**DIRECTIONS FOR THIS TASK:**
Write out each of the records below word for word, copying every line exactly as it stands.

**RECORDS PROVIDED:**
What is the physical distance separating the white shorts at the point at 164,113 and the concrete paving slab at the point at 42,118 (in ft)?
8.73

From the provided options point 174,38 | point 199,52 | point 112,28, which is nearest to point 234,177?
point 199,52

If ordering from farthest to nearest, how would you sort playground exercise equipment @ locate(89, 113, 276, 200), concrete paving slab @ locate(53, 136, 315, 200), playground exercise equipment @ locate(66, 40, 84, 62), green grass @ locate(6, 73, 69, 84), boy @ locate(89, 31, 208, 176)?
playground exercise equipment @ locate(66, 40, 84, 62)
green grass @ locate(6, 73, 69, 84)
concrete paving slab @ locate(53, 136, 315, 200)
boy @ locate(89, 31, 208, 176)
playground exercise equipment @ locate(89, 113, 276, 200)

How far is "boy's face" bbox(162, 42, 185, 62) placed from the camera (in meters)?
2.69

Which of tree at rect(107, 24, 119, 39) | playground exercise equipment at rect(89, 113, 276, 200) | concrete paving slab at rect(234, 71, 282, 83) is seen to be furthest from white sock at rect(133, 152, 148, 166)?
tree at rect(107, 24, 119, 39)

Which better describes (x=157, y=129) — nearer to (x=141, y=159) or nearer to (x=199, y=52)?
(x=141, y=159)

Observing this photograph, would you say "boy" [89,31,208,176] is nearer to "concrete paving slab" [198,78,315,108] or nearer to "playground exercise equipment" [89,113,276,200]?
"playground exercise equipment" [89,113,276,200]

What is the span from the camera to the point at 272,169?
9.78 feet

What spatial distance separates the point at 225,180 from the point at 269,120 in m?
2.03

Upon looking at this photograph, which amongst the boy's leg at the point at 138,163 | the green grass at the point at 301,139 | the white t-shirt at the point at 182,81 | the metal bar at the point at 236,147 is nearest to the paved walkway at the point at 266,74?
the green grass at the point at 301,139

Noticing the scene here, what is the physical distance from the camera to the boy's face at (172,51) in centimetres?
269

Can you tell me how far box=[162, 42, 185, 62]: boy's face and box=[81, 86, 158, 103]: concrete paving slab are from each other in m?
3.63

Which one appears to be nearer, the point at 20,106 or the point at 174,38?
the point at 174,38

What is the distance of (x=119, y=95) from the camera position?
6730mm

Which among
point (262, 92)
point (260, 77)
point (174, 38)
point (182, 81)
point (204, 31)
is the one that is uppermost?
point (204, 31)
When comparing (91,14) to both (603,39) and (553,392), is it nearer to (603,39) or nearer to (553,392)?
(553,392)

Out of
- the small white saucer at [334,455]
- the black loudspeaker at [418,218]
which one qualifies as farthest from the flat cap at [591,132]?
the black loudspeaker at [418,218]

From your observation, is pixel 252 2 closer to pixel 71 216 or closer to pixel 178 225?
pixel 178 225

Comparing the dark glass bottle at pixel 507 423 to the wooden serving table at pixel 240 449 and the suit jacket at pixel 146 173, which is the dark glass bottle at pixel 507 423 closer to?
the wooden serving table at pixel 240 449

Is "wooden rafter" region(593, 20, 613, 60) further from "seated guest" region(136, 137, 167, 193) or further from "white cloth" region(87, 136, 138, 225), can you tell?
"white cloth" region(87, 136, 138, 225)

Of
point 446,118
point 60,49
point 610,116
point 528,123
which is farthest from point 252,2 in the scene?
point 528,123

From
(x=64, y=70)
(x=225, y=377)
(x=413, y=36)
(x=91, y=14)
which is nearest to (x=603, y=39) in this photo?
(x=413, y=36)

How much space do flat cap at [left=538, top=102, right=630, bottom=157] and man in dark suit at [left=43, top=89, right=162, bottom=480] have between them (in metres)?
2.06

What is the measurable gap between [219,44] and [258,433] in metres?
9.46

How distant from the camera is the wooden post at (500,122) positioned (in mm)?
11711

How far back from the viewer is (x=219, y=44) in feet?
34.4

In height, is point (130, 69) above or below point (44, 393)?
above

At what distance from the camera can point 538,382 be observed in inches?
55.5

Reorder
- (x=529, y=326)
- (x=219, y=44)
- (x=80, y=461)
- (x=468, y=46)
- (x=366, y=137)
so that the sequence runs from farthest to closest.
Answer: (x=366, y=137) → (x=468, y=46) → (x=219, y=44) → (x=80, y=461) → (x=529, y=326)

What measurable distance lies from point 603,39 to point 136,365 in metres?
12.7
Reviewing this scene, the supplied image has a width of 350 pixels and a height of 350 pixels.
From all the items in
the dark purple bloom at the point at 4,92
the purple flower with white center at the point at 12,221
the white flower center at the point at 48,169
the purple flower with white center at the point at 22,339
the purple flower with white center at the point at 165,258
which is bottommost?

**EXERCISE OUTPUT:**
What is the physical distance separating the white shorts at the point at 164,113 and the concrete paving slab at the point at 42,118 (in ft)?
8.73

From the provided options point 174,38 | point 199,52 | point 112,28, which is nearest to point 234,177?
point 199,52

If ordering from farthest to nearest, how would you sort playground exercise equipment @ locate(89, 113, 276, 200), concrete paving slab @ locate(53, 136, 315, 200), playground exercise equipment @ locate(66, 40, 84, 62), green grass @ locate(6, 73, 69, 84), boy @ locate(89, 31, 208, 176)?
playground exercise equipment @ locate(66, 40, 84, 62)
green grass @ locate(6, 73, 69, 84)
concrete paving slab @ locate(53, 136, 315, 200)
boy @ locate(89, 31, 208, 176)
playground exercise equipment @ locate(89, 113, 276, 200)

How far is "boy's face" bbox(162, 42, 185, 62) placed from the camera (in meters)?
2.69

Which of tree at rect(107, 24, 119, 39) | playground exercise equipment at rect(89, 113, 276, 200) | concrete paving slab at rect(234, 71, 282, 83) is seen to be furthest from white sock at rect(133, 152, 148, 166)?
tree at rect(107, 24, 119, 39)

Which better describes (x=157, y=129) — nearer to (x=141, y=159) or nearer to (x=199, y=52)?
(x=141, y=159)

Observing this photograph, would you say "boy" [89,31,208,176] is nearer to "concrete paving slab" [198,78,315,108] or nearer to "playground exercise equipment" [89,113,276,200]?
"playground exercise equipment" [89,113,276,200]

What is the span from the camera to the point at 272,169?
9.78 feet

What spatial distance separates the point at 225,180 from the point at 269,120 in m?
2.03

Upon looking at this photograph, which amongst the boy's leg at the point at 138,163 | the green grass at the point at 301,139 | the white t-shirt at the point at 182,81 | the metal bar at the point at 236,147 is nearest to the paved walkway at the point at 266,74?
the green grass at the point at 301,139

Noticing the scene here, what is the physical distance from the camera to the boy's face at (172,51) in centimetres?
269

Can you tell me how far box=[162, 42, 185, 62]: boy's face and box=[81, 86, 158, 103]: concrete paving slab are from each other in m?
3.63

Which one appears to be nearer, the point at 20,106 or the point at 174,38?
the point at 174,38

What is the distance of (x=119, y=95) from the camera position?
6730mm

Which among
point (262, 92)
point (260, 77)
point (174, 38)
point (182, 81)
point (204, 31)
is the one that is uppermost?
point (204, 31)
When comparing (91,14) to both (603,39) and (553,392), is it nearer to (603,39) or nearer to (553,392)?
(553,392)

Out of
- the small white saucer at [334,455]
- the black loudspeaker at [418,218]
which one qualifies as farthest from the flat cap at [591,132]?
the black loudspeaker at [418,218]

From your observation, is pixel 252 2 closer to pixel 71 216 or closer to pixel 178 225?
pixel 178 225

Comparing the dark glass bottle at pixel 507 423 to the wooden serving table at pixel 240 449 and the suit jacket at pixel 146 173, which is the dark glass bottle at pixel 507 423 closer to?
the wooden serving table at pixel 240 449

Is "wooden rafter" region(593, 20, 613, 60) further from "seated guest" region(136, 137, 167, 193) or further from "white cloth" region(87, 136, 138, 225), can you tell?
"white cloth" region(87, 136, 138, 225)

Of
point 446,118
point 60,49
point 610,116
point 528,123
which is farthest from point 252,2 in the scene?
point 528,123

From
(x=64, y=70)
(x=225, y=377)
(x=413, y=36)
(x=91, y=14)
which is nearest to (x=603, y=39) in this photo?
(x=413, y=36)

How much space do flat cap at [left=538, top=102, right=630, bottom=157] and man in dark suit at [left=43, top=89, right=162, bottom=480] have between them (in metres)?
2.06

What is the measurable gap between [219,44] and [258,433] in metres?
9.46

How distant from the camera is the wooden post at (500,122) positioned (in mm)?
11711

How far back from the viewer is (x=219, y=44) in feet?
34.4

In height, is point (130, 69) above or below point (44, 393)?
above

At what distance from the camera can point 538,382 be observed in inches?
55.5

Reorder
- (x=529, y=326)
- (x=219, y=44)
- (x=80, y=461)
- (x=468, y=46)
- (x=366, y=137)
so that the sequence runs from farthest to closest.
Answer: (x=366, y=137) → (x=468, y=46) → (x=219, y=44) → (x=80, y=461) → (x=529, y=326)

What measurable distance lies from point 603,39 to point 136,365 in metres?
12.7
Reviewing this scene, the supplied image has a width of 350 pixels and a height of 350 pixels.
From all the items in
the dark purple bloom at the point at 4,92
the purple flower with white center at the point at 12,221
the white flower center at the point at 48,169
the purple flower with white center at the point at 22,339
the purple flower with white center at the point at 165,258
which is bottommost?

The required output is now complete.